O Mito dos Cavalos Alados de Platão




O mito dos Cavalos Alados, deixado pelo filósofo grego Platão, sobre a origem das almas humanas e sua natureza.
Conta Platão, em seu diálogo Fedro, que no início de nosso mundo participamos de uma corrida grandiosa junto aos Deuses.
Cada alma humana consistia de uma carruagem, puxada por dois cavalos alados. Um dos cavalos possuía natureza divina e virtuosa; o outro, de natureza animal, índole rebelde e passional.
As carruagens se puseram em fileiras, lideradas pelos principais deuses do Olimpo, na corrida rumo ao Céu de Uranos, o Céu da Perfeição, dos Arquétipos Celestes. 
Iniciou-se a corrida divina. O filósofo descreve esse cenário de forma fantástica para o nosso imaginário: os deuses perfilados, majestosos, em seus cavalos de longas asas luminosas, dirigindo-se ao alto, seguidos pelas almas humanas, em seus pequenos carros. 

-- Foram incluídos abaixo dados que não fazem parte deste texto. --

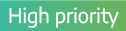 High priority 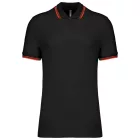 Kariban KA272 MEN'S 2 STRIPED SHORT SLEEVED POLOSHIRT 2XL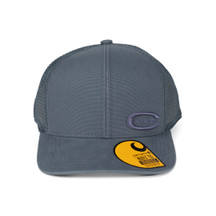 Carhartt Logo Dunmore Hat Iron Blue (1)
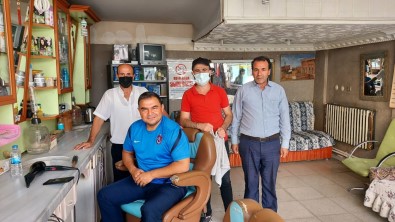 Kaymakam Balci'dan Esnaf Ziyareti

As longas fileiras descreviam espirais, rumo à abóbada celeste. As almas humanas encontraram dificuldade para acompanhar os Deuses, pois um de seus cavalos, o de índole difícil, de asas curtas, dirigido pelos impulsos instintivos, não obedecia aos comandos do condutor. Enquanto que seus cavalos de natureza pura e divina, naturalmente dirigiam-se ao alto, atraídos por um poder fenomenal. E, inevitavelmente, num dado momento, um a um, os carros humanos se desgovernaram, caíram e se arrebentam na Terra.
E até hoje, as almas humanas permanecem na Terra, em busca do domínio de seus cavalos, em busca de fazer crescer as asas de suas almas para novamente adentrarem na corrida celeste, junto aos Deuses.
Mas a experiência não teria sido em vão. Em meio à corrida, as almas puderam contemplar, num relance, o Céu de Uranos. Tal visão as teria impactado no mais profundo do seu Ser. A essa memória, a essa lembrança fugidia, Platão chamava Reminiscência. A recordação de algo que vivemos no início dos tempos, que não sabemos precisar muito bem o que é, mas que de alguma forma ficou gravado em nossos corações; uma assinatura do Divino: a recordação do tão grande e elevado o ser humano pode chegar a ser.

Trecho do artigo "A Alma", da Profª Alice Amara, diretora da Nova Acrópole em Goiânia.